-------- DATASET EXTRACT

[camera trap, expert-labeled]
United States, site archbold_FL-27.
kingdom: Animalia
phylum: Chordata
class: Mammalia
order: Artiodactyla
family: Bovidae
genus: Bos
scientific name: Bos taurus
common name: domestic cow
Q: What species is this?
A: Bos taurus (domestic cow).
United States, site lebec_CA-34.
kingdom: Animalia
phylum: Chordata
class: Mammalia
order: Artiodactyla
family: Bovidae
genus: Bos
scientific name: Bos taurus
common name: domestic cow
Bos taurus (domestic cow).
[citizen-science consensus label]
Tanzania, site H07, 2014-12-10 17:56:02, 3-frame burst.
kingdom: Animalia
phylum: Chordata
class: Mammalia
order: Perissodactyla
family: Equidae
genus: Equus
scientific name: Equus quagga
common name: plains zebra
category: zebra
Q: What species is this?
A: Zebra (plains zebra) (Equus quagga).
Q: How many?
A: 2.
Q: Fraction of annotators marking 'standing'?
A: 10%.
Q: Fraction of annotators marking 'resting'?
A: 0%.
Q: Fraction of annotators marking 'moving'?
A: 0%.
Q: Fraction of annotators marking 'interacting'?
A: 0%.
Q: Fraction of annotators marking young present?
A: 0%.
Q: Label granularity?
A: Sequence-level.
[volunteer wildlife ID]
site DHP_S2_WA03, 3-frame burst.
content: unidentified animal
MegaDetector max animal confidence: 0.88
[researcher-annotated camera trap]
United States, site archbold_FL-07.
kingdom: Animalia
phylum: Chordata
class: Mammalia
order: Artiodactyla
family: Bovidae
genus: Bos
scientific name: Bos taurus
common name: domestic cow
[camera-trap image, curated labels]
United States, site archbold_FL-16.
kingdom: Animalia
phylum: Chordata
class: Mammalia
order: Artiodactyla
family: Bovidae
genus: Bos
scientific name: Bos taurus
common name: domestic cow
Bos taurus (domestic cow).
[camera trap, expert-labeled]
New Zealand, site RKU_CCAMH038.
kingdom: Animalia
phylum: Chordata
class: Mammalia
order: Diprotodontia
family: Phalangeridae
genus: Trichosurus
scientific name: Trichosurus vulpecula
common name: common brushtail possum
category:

----------------

### TASK DIRECTIONS
Copy all of the data. Keep every word exactly as it is.

### RESPONSE AREA
[camera trap, expert-labeled]
United States, site archbold_FL-27.
kingdom: Animalia
phylum: Chordata
class: Mammalia
order: Artiodactyla
family: Bovidae
genus: Bos
scientific name: Bos taurus
common name: domestic cow
Q: What species is this?
A: Bos taurus (domestic cow).
United States, site lebec_CA-34.
kingdom: Animalia
phylum: Chordata
class: Mammalia
order: Artiodactyla
family: Bovidae
genus: Bos
scientific name: Bos taurus
common name: domestic cow
Bos taurus (domestic cow).
[citizen-science consensus label]
Tanzania, site H07, 2014-12-10 17:56:02, 3-frame burst.
kingdom: Animalia
phylum: Chordata
class: Mammalia
order: Perissodactyla
family: Equidae
genus: Equus
scientific name: Equus quagga
common name: plains zebra
category: zebra
Q: What species is this?
A: Zebra (plains zebra) (Equus quagga).
Q: How many?
A: 2.
Q: Fraction of annotators marking 'standing'?
A: 10%.
Q: Fraction of annotators marking 'resting'?
A: 0%.
Q: Fraction of annotators marking 'moving'?
A: 0%.
Q: Fraction of annotators marking 'interacting'?
A: 0%.
Q: Fraction of annotators marking young present?
A: 0%.
Q: Label granularity?
A: Sequence-level.
[volunteer wildlife ID]
site DHP_S2_WA03, 3-frame burst.
content: unidentified animal
MegaDetector max animal confidence: 0.88
[researcher-annotated camera trap]
United States, site archbold_FL-07.
kingdom: Animalia
phylum: Chordata
class: Mammalia
order: Artiodactyla
family: Bovidae
genus: Bos
scientific name: Bos taurus
common name: domestic cow
[camera-trap image, curated labels]
United States, site archbold_FL-16.
kingdom: Animalia
phylum: Chordata
class: Mammalia
order: Artiodactyla
family: Bovidae
genus: Bos
scientific name: Bos taurus
common name: domestic cow
Bos taurus (domestic cow).
[camera trap, expert-labeled]
New Zealand, site RKU_CCAMH038.
kingdom: Animalia
phylum: Chordata
class: Mammalia
order: Diprotodontia
family: Phalangeridae
genus: Trichosurus
scientific name: Trichosurus vulpecula
common name: common brushtail possum
category:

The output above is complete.